__ACTIONS REQUISES__.
A. D'après Polityka, dans le texte sur la Géorgie, quelle part du territoire géorgien est occupée par des entités para-étatiques contrôlées par la Russie ?
B. Poursuivez, s'il vous plaît, le texte sur la Géorgie après sa dernière phrase.

__TEXTE DU DOCUMENT__.
========

Garibashvili sur un siège éjectable
Malgré le retrait du texte controversé, les jours du gouvernement géorgien sont comptés, écrit l'ancien attaché de presse géorgien en Ukraine, Batcho Kortchilava, sur Gordonua.com :
«Je pense que ce gouvernement aura désormais du mal à rester en fonction. Le premier ministre Garibashvili avait déjà démissionné après avoir ordonné la répression des soulèvements dits de la 'nuit de Gavrilov' [en juin 2015]. Il vient de répéter la même erreur - il a osé se mettre à dos la société et empêcher une manifestation. Je pense que le retrait du projet de loi ne l'aidera pas à se maintenir à son poste.»
Un modèle pour l'Europe
Handelsblatt ne tarit pas d'éloges sur l'action des protestataires :
«Si cette loi a pu être écartée, on ne le doit qu'à la société civile, prête à descendre dans la rue pour faire valoir ses droits à la liberté et son appartenance à l'Europe. Du reste, les manifestants de Tbilissi luttent aussi contre l'influence de la Russie dans le pays, une influence toujours bien réelle. ... Bien que la Géorgie se soit vue refuser le statut de candidat à l'UE l'année dernière, la population agit selon les principes européens. Les citoyens européens devraient tous en prendre de la graine, à l'heure où la liberté de la presse et la liberté d'expression ne vont plus de soi et où le risque d'influence russe est omniprésent. »
L'Occident doit mettre le holà aux tendances autocratiques
Helsingin Sanomat estime que la démocratie est encore en danger en Géorgie :
«Les relations avec la Russie du parti au pouvoir, Rêve géorgien, et de son parrain, l'oligarque Bidzina Ivanishvili, ne sont pas aussi simples que l'opposition veut bien le laisser entendre. Il n'en reste pas moins que malgré leur rhétorique occidentale, les dirigeants cherchent à consolider le régime à parti unique, contrôler les institutions et réduire au silence les médias et les ONG critiques. La loi sur les 'agents étrangers' était l'une des mesures prises dans ce sens. Le retrait du projet de loi ne signifie nullement que le danger soit écarté. L'Occident doit faire tous les efforts possibles pour que la démocratie géorgienne ne se fragilise pas davantage.»
Le maître-mot : ne pas provoquer Moscou
La menace russe est une réalité de la politique géorgienne, rappelle Polityka :
«Le gouvernement de Tbilissi, quel qu'il soit, doit tenir compte du facteur russe et prendre garde de ne pas donner à la Russie de prétexte pour déclencher à nouveau une guerre, comme en 2008. Cette intervention de quelques jours visait les tentatives de la Géorgie d'adhérer à l'OTAN, qui ont effectivement avorté. Une adhésion à l'Alliance est du reste peu probable puisque 20 pour cent du territoire géorgien est occupé par des entités para-étatiques contrôlées par la Russie. ... Les manifestations d'aujourd'hui sont comparées à celle de l'Euromaïdan. La Russie y avait réagi par l'annexion de la Crimée et d'une partie du Donbass.»

========

__INFORMATIONS EXTRAITES__.
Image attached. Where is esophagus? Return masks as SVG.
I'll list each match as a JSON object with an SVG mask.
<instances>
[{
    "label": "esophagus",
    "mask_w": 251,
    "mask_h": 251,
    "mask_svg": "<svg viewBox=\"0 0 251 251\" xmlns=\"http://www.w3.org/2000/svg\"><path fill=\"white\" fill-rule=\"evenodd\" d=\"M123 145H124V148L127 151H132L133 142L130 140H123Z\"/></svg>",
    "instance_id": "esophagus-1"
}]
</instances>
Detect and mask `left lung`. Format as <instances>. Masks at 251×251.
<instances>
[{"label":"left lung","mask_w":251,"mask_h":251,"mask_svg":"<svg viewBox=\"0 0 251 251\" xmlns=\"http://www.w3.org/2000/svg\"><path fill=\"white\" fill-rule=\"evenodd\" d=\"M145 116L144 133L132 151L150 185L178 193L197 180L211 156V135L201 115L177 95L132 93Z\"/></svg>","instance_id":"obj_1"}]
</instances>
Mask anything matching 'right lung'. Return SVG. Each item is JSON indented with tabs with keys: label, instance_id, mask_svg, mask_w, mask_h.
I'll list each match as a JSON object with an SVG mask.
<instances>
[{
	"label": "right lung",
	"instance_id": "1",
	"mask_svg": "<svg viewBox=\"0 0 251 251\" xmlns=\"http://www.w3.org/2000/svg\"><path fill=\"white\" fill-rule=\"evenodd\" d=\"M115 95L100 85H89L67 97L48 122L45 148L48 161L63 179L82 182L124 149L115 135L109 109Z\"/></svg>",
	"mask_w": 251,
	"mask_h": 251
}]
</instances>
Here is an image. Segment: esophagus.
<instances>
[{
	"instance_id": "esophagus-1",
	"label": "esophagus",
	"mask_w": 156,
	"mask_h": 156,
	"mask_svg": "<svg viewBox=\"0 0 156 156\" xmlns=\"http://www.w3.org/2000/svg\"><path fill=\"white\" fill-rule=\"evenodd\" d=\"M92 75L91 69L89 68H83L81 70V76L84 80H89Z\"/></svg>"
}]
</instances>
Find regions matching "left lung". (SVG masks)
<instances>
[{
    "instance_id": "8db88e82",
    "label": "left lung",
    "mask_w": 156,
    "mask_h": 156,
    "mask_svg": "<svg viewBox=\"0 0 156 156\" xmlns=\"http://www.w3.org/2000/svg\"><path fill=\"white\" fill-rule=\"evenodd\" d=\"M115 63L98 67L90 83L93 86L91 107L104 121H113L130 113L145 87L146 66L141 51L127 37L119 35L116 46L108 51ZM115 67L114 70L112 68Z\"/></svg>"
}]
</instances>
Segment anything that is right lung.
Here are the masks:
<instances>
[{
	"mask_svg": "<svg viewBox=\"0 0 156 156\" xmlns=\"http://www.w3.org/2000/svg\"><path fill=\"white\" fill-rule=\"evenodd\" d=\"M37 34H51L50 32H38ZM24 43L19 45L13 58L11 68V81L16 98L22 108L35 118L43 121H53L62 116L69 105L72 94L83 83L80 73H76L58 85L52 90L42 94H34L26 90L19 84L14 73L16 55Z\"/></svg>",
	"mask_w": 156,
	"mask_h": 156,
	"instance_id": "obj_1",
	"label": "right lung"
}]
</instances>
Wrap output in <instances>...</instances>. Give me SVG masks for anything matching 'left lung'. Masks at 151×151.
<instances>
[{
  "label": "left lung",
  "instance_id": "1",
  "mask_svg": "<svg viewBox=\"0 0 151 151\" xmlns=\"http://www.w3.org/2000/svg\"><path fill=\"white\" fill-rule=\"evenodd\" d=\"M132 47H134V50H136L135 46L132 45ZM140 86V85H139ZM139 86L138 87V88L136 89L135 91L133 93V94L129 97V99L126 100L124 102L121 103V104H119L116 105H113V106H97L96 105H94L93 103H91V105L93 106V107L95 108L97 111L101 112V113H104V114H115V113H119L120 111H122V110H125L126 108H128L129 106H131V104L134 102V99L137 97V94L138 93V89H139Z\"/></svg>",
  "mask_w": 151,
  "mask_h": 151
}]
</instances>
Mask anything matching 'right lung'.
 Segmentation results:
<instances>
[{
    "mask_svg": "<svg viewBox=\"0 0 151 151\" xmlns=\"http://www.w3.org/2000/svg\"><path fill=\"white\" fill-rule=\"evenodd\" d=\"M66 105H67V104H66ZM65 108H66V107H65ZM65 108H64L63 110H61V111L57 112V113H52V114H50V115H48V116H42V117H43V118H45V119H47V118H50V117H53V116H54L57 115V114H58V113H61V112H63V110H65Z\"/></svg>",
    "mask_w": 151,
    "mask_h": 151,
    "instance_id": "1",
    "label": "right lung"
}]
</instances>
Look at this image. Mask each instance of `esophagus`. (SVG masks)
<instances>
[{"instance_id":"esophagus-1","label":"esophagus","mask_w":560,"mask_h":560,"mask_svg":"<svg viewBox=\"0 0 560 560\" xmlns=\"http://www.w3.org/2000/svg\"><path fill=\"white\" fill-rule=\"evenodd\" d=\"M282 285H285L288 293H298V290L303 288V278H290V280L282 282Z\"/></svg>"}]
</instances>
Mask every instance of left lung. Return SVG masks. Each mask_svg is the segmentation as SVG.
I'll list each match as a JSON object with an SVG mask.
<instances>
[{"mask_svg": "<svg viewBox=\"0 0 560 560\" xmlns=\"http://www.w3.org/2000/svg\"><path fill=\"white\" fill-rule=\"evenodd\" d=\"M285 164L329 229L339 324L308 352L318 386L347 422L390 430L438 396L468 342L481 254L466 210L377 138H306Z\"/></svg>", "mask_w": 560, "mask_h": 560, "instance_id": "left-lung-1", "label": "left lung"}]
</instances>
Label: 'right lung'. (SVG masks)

========

__RÉSULTATS PAR TÂCHE__.
A. 20 pour cent.

B.
La Russie veut créer une constellation d'Etats non libres
Dans un post Telegram repris par Echo, le chroniqueur Maxim Trudolioubov invoque des événements similaires survenus au Kirghizstan, au Kazakhstan et en Azerbaïdjan pour étayer la thèse suivante :
.«Les autorités russes encouragent l'adoption de lois dans la veine de celles prises en Russie dans toutes les régions où elles souhaitent éradiquer l'influence occidentale. ... Ce n'est pas une coïncidence si les lois sur les agents étrangers sont au cœur de cette démarche. Le Kremlin ne fait aucun cas de l'autonomie des individus et des sociétés et pense que par l'intermédiaire d'ONG, les Etats-Unis organisent des révolutions et installent des régimes pro-occidentaux à l'étranger. ... Il s'agit de comprendre les projets d'expansion de la 'matrice russe' dans les pays voisins. Du point de vue du Kremlin, ces pays doivent être privés d'une appartenance à l'OTAN, mais aussi d'une société civile et de médias libres»
Une mesure liberticide
Le gouvernement prend sciemment le risque d'une rupture avec l'UE, fait valoir la journaliste de Dojd, Ekaterina Kodrikadze, dans un post Telegram repris par Ekho :
«Plusieurs ONG et médias indépendants perçoivent les subsides de fondations occidentales et sont tributaires de subventions, ce qui garantit la liberté d'opinion. Les autorités géorgiennes y verront une forme d'espionnage et l'action d''agents étrangers'. Pourtant, l'Etat lui-même pourrait être considéré comme un agent étranger, la Géorgie percevant d'énormes sommes de la part de l'UE et des Etats-Unis. ... Ce projet de loi doit indéniablement permettre de lancer une chasse aux sorcières destinée à rogner les droits et les libertés. A mon sens, il s'agit d'une rupture délibérée avec l'UE.»
Les Géorgiens défendent leur rêve européen
Sur le portail Onenet.pl, l'écrivain Ziemowit Szczerek dresse un parallèle avec le mouvement Maïdan en Ukraine :
«Cette loi forgée sur le modèle russe a provoqué une réaction similaire au refus que le président ukrainien Viktor Ianoukovitch avait jadis opposé à l'intégration européenne - refus qui avait provoqué le mouvement Maïdan et le soulèvement contre la domination russe. Comme les Ukrainiens à l'époque, les Géorgiens redoutent aujourd'hui qu'on leur barre la voie menant à l'UE.»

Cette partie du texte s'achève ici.